Maybe a sin tax on shit food like we do on cigarets and alcohol. Normally, I'd say it's not my problem, but with social medicine it becomes my problem.
An unhealthy population is your problem now. Costs in sick days, insurance premiums, early death, all ripple throughout society.
Offer discounts for healthy BMI or charge more for Obesity. I wouldn't discount the power of the IRS to massively change behavior. The home mortgage deduction has changed the landscape of the US.
So you want to use the GOVT to restrict the diets of millions of citizens? But you don't want the food industry to improve what it offers?
 
So you want to use the GOVT to restrict the diets of millions of citizens? But you don't want the food industry to improve what it offers?

I choose freedom. If you want to be fat that is your right. If you want to sell 2000 calorie hamburgers that is also your right.

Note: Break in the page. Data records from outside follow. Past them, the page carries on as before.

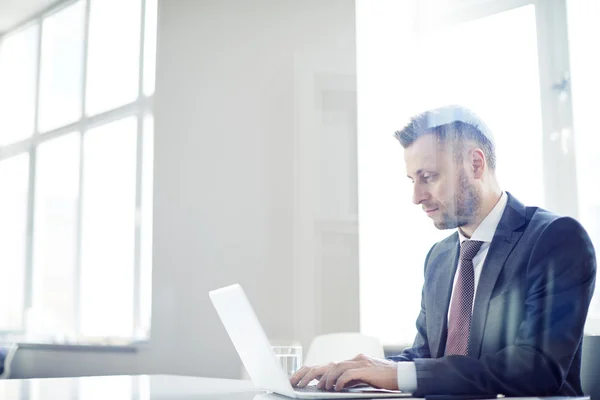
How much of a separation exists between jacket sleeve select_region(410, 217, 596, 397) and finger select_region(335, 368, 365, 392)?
0.08 m

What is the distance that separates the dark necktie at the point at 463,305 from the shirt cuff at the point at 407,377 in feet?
1.23

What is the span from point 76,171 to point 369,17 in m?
1.42

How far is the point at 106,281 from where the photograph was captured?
3092mm

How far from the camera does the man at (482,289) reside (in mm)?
1071

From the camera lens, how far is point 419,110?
2.36m

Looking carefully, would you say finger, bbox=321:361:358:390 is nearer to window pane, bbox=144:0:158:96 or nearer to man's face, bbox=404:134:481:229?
man's face, bbox=404:134:481:229

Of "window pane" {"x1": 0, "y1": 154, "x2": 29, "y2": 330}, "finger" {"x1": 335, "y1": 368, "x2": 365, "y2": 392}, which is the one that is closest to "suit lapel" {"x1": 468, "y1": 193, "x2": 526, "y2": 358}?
"finger" {"x1": 335, "y1": 368, "x2": 365, "y2": 392}

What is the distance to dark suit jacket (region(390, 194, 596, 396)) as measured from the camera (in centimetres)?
115

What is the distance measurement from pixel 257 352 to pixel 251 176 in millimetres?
1910

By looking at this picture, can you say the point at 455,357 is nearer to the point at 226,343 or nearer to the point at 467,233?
the point at 467,233

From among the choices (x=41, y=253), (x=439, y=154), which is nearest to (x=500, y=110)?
(x=439, y=154)

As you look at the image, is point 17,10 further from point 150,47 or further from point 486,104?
point 486,104

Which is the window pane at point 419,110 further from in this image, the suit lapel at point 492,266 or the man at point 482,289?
the suit lapel at point 492,266

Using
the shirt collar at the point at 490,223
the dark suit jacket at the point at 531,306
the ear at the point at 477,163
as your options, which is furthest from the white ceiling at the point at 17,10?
the dark suit jacket at the point at 531,306
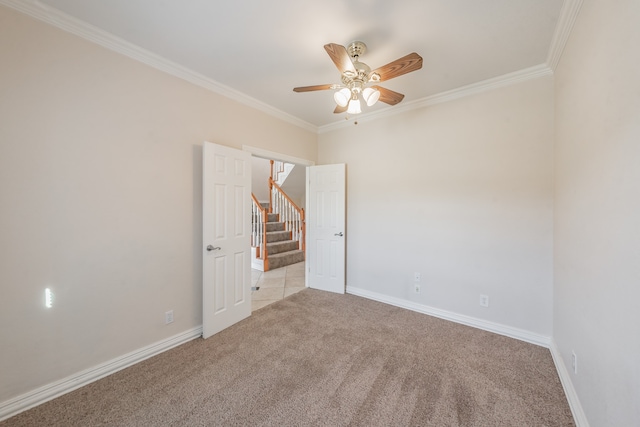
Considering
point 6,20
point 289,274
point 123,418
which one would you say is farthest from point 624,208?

The science of weight gain is settled. If you consume more calories than you use, you store those excess calories as fat. The evidence this is happening to you is readily available by scale, clothes or mirror. Choose accordingly.
 
So you want to use the GOVT to restrict the diets of millions of citizens? But you don't want the food industry to improve what it offers?

I choose freedom. If you want to be fat that is your right. If you want to sell 2000 calorie hamburgers that is also your right.
Then you see no point to this conversation. So why are you in it?
The science of weight gain is settled. If you consume more calories than you use, you store those excess calories as fat. The evidence this is happening to you is readily available by scale, clothes or mirror. Choose accordingly.
You think healthy living is that simple? The the consequences of an unhealthy population don't matter?

I ask again, why are you even in this conversation?
 
Last edited:
So you want to use the GOVT to restrict the diets of millions of citizens? But you don't want the food industry to improve what it offers?

I choose freedom. If you want to be fat that is your right. If you want to sell 2000 calorie hamburgers that is also your right.

The science of weight gain is settled. If you consume more calories than you use, you store those excess calories as fat. The evidence this is happening to you is readily available by scale, clothes or mirror. Choose accordingly.

But with freedom comes responsibility.
 
I choose freedom. If you want to be fat that is your right. If you want to sell 2000 calorie hamburgers that is also your right.

The science of weight gain is settled. If you consume more calories than you use, you store those excess calories as fat. The evidence this is happening to you is readily available by scale, clothes or mirror. Choose accordingly.

But with freedom comes responsibility.

Right. You are responsible for putting down the fork.
 
I choose freedom. If you want to be fat that is your right. If you want to sell 2000 calorie hamburgers that is also your right.
Then you see no point to this conversation. So why are you in it?
The science of weight gain is settled. If you consume more calories than you use, you store those excess calories as fat. The evidence this is happening to you is readily available by scale, clothes or mirror. Choose accordingly.
You think healthy living is that simple? The the consequences of an unhealthy population don't matter?

I ask again, why are you even in this conversation?

I'm here to remind you that not every problem, pseudo problem and non problem require the government to tell people what to do.

Maybe think of this position as avoiding the thread where a police officer chokes a fat person for eating an illegal burrito.
 
But with freedom comes responsibility.

Right. You are responsible for putting down the fork.

OOH witty, you must own a television. But I would go beyond that to say you are responsible for your health beyond eating which means getting proper exercise and sleep and proper preventative measures. We of course cannot legislate this, but we can as a culture encourage this.